Cuando nuestros hijos, amigos o alguien del trabajo decide contarnos algo que le resulta sensible o vergonzoso, y se coloca en situación de vulnerabilidad frente a nosotros, a veces nuestra respuesta instintiva es asumir el control y decirle lo que creemos debe o no debe hacer. Pero, no importa si es algo que hizo o que le hicieron, saboteamos la oportunidad de generar una conexión cuando reaccionamos subestimando, juzgando o tratando de controlar su situación.
Hace unos días, estudiando el tema, escuchaba algunos ejemplos que ayudan a esclarecer lo que no debemos hacer, por ejemplo: responder a la confidencia confirmando lo avergonzado debería sentirse o dejándole saber cuán decepcionados estamos; o utilizando frases como: “eso no es nada, a mi me pasó algo peor”; o, con la clásica pregunta de desaprobación: “¿cómo dejaste que pasara algo así?”; o, minimizando: “pudo ser mucho peor”.
Si lo que queremos realmente es “estar” con la persona, lo primero que debemos hacer es conectar con ella preguntándole cosas como: “cuéntame bien lo que está sucediendo” o “qué crees que va a pasar”. Se trata de tener empatía y no simpatía; de entender y compartir el sentimiento primero, para poder realmente ayudar.
Siempre entendí la empatía como ponerse en los zapatos del otro para comprender, desde su lugar, sus comportamientos, sentimientos y temores. Ser empático para mi no se trataba, entonces, de “entenderlos a ellos” sino de “convertirte en ellos”.
No obstante, hace poco aprendí que la empatía es algo más desafiante que eso. ¿Por qué? Porque aun poniéndonos en el lugar de la otra persona, la información estará incompleta pues la procesamos desde nuestra propia perspectiva y, por lo tanto, siempre estará sujeta a interpretación.

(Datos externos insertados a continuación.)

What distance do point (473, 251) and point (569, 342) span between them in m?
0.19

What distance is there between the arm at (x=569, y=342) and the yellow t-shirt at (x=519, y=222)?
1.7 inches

Así, el reto de la empatía es escuchar de la propia persona qué significa estar en sus zapatos y creerle, sin juzgar. No juzgar implica aceptar que hay más de una forma válida de experimentar el mundo además de la nuestra, lo que a veces resulta difícil. ¿Cómo lograrlo? Preguntar para para comprender y no para responder, y no asumir.